É fundamental que o poder público garanta à sociedade civil espaços de participação efetiva no processo orçamentário em âmbitos nacional, estadual e municipal, considerando-se a elaboração dos Planos Plurianuais, sua revisão, execução e avaliação. É preciso ainda que este processo seja pensado de maneira mais atraente, didática e desburocratizada para as juventudes. Por fim, para a efetivação dos direitos juvenis torna-se fundamental que haja a ampliação de recursos destinados às PPJ, sendo  condição essencial para isso que o orçamento público pensado para e com as juventudes.

 

Proposições

  • Formação de Grupos de Trabalho nos conselhos de juventude com foco na construção de parâmetros para constituição do Orçamento das Juventudes e no acompanhamento da execução orçamentária, incluindo a construção de indicadores de execução de metas físicas a serem acrescidos na legislação orçamentária.
  • Inclusão no Plano Plurianual de Ação Governamental (PPAG), na Lei de Diretrizes Orçamentárias (LDO) e na Lei Orçamentária Anual (LOA) de um código classificador que identifique os programas e ações destinados exclusivamente à população jovem.
  • Assegurar que as deliberações das conferências e dos conselhos de juventude estejam refletidas no planejamento do orçamento público.
  • Publicação na Lei Orçamentária Anual de um Quadro Demonstrativo de Despesas (QDD) relativo às políticas públicas relacionadas às juventudes.
  • Realização de audiências públicas específicas para a juventude, no âmbito do Legislativo e do Executivo, nos momentos de elaboração e prestação de contas do Orçamento Público.
  • Criação de áreas específicas nos Portais da Transparência para publicação de informações, estudos e prestação de contas relacionadas às Políticas Públicas de Juventude.
  • Inclusão e ampliação, no planejamento orçamentário plurianual e anual, de políticas públicas de enfrentamento à violência contra as juventudes como eixo estruturador e prioritário dos programas voltadas aos jovens nas áreas de Educação, Saúde, Assistência Social, Direitos Humanos e Segurança Pública.
  • Implementação, em caráter prioritário, do que estabelece o art. 24 do Estatuto da Juventude, assegurando a destinação orçamentária de recursos financeiros para o fomento de projetos culturais voltados às/aos jovens e por eles/as produzidos.
  • Priorizar orçamentos em áreas que atuem na redução da vulnerabilidade e violência sofrida pelas juventudes, priorizando os mecanismos de efetivação de seus direitos, especialmente ao que se refere à vida.
  • Criação de Fundos municipais, estaduais e nacionais de juventudes, independentes do orçamento previsto no PPAG, para ampliar os investimentos e assegurar a aplicação permanente de recursos em PPJ, mesmo em períodos de crises.
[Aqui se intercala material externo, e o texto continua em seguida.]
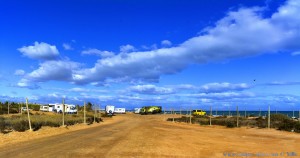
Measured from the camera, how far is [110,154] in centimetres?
1770

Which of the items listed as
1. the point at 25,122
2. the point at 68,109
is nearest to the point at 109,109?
the point at 68,109

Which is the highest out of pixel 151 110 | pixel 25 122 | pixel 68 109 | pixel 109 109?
pixel 25 122

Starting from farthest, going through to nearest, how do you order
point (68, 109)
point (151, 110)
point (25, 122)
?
point (151, 110), point (68, 109), point (25, 122)

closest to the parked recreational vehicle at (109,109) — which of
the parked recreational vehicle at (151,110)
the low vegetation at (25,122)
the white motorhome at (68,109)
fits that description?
the parked recreational vehicle at (151,110)

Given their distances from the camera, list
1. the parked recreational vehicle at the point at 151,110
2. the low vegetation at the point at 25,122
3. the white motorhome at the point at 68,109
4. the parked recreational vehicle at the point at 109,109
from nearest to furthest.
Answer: the low vegetation at the point at 25,122
the white motorhome at the point at 68,109
the parked recreational vehicle at the point at 151,110
the parked recreational vehicle at the point at 109,109

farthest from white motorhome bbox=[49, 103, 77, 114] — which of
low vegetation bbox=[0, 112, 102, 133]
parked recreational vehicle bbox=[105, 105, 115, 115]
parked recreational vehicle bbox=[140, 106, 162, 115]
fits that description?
low vegetation bbox=[0, 112, 102, 133]

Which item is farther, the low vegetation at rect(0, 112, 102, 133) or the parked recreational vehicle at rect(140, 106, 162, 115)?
the parked recreational vehicle at rect(140, 106, 162, 115)

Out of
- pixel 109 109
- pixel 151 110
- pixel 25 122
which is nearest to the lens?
pixel 25 122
Direitos sociais da juventude: Educação

Pesquisas nacionais e internacionais vêm apontando elevados índices de vulnerabilidade social, de violência e de desigualdade escolar entre os jovens do Brasil. De acordo com a Pesquisa Nacional por Amostra de Domicílios (PNAD/IBGE, 2017) as/os jovens/adolescentes, entre 15 a 29 anos, em sua maioria, não frequentam a escola ou alguma qualificação (58%), estando entre os principais motivos o trabalho (ou a busca por um) e os afazeres domésticos ou cuidado de crianças, adolescente, idosos ou pessoas com necessidades especiais (atinge mais mulheres). Entre os jovens de 15 a 17 anos, idade regular de frequência ao Ensino Médio, cerca de 1,5 milhões estão fora da escola, 1,8 milhões no ensino fundamental e 80 mil são analfabetos.

Se verificarmos os dados para os jovens de 18 a 24 anos, os índices pioram. Entre essa faixa etária a taxa de escolarização é de apenas 30%, em números isso significa que 6,8 milhões de jovens estão estudando enquanto 15,5 milhões estão fora da escola. A taxa de analfabetismo é de 8,5%, ou seja, 260 mil jovens. Em relação ao trabalho, 1,3 milhões de jovens de 15 a 17 anos trabalham, sendo 65% homens e 35% mulheres. Na faixa etária de 18 a 24 anos encontram-se trabalhando 12.358.583 jovens, sendo 60% homens e 40% mulheres (IBGE/PNAD/2015).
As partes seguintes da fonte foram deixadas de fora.